#### Work item
With pictures left out, please repeat word for word the lines from the one containing "i dont date mustaches mouse pad" through the end of the records.

*** Block opens ***

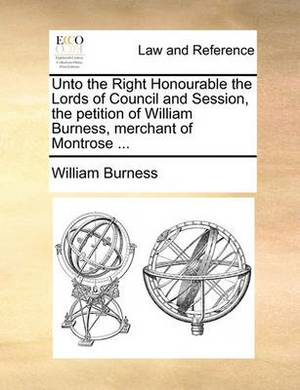 Unto the Right Honourable the Lords of Council and Session, the Petition of William Burness, Merchant of Montrose ...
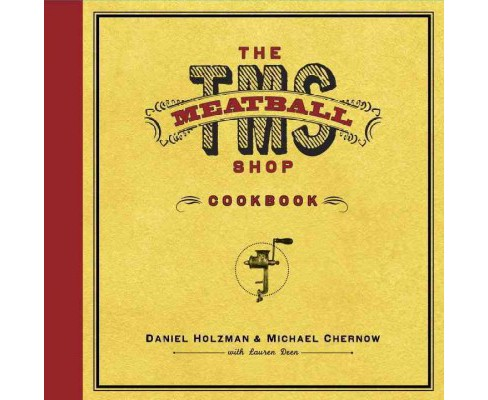 The Meatball Shop Cookbook (Hardcover) - image 1 of 1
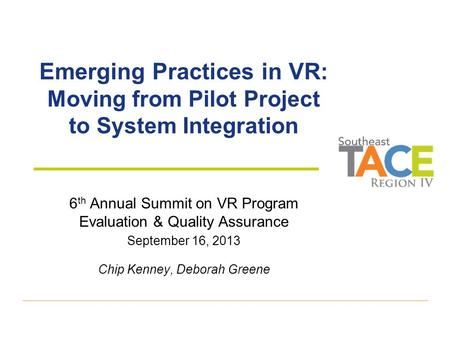 Emerging Practices in VR: Moving from Pilot Project to System Integration 6 th Annual Summit on VR Program Evaluation & Quality Assurance September 16,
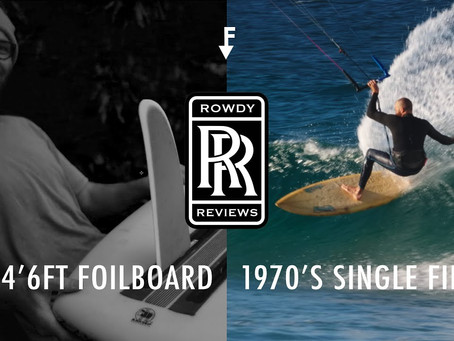 Rowdy Reviews: 1970s Single Fin + 4'6ft Foilboard.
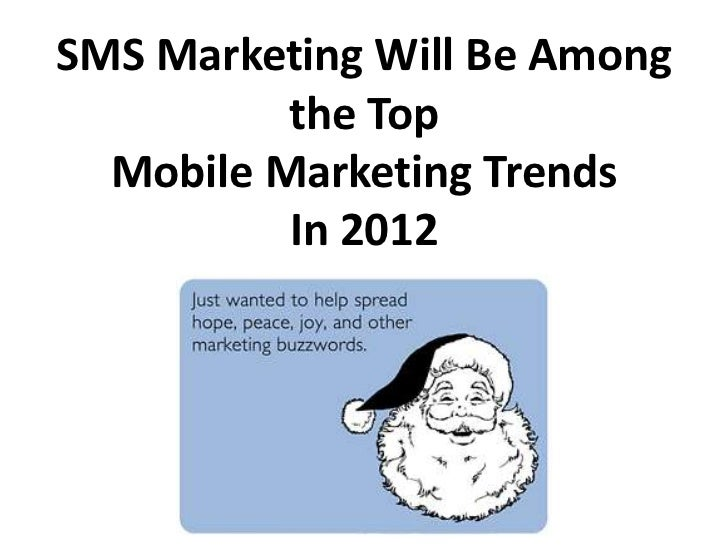 SMS Marketing Will Be Among          the Top  Mobile Marketing Trends          In 2012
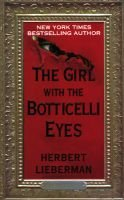 The Girl with the Botticelli Eyes (Paperback): Herbert Lieberman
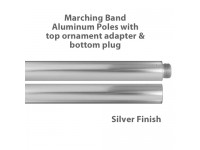 Aluminum Marching Band Poles - Ornament Adapter & Bottom Plug, Silver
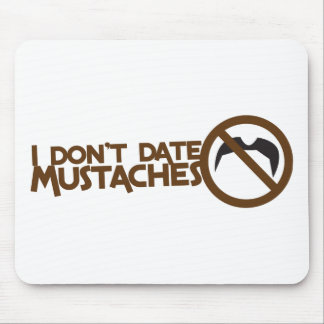 i dont date mustaches mouse pad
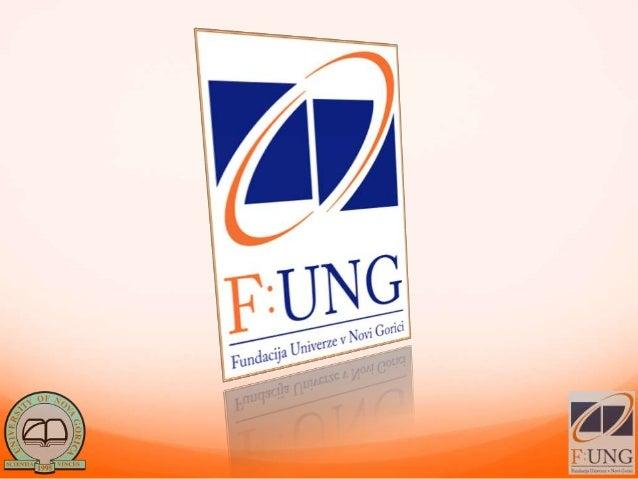 Kaj je F:UNGFundacija Univerze v Novi Gorici je ustanova, katere osnovnicilj je zagotavljati denarno in drugo podporo delo...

*** Block closes ***

#### Result for this task
 i dont date mustaches mouse pad
 Kaj je F:UNGFundacija Univerze v Novi Gorici je ustanova, katere osnovnicilj je zagotavljati denarno in drugo podporo delo...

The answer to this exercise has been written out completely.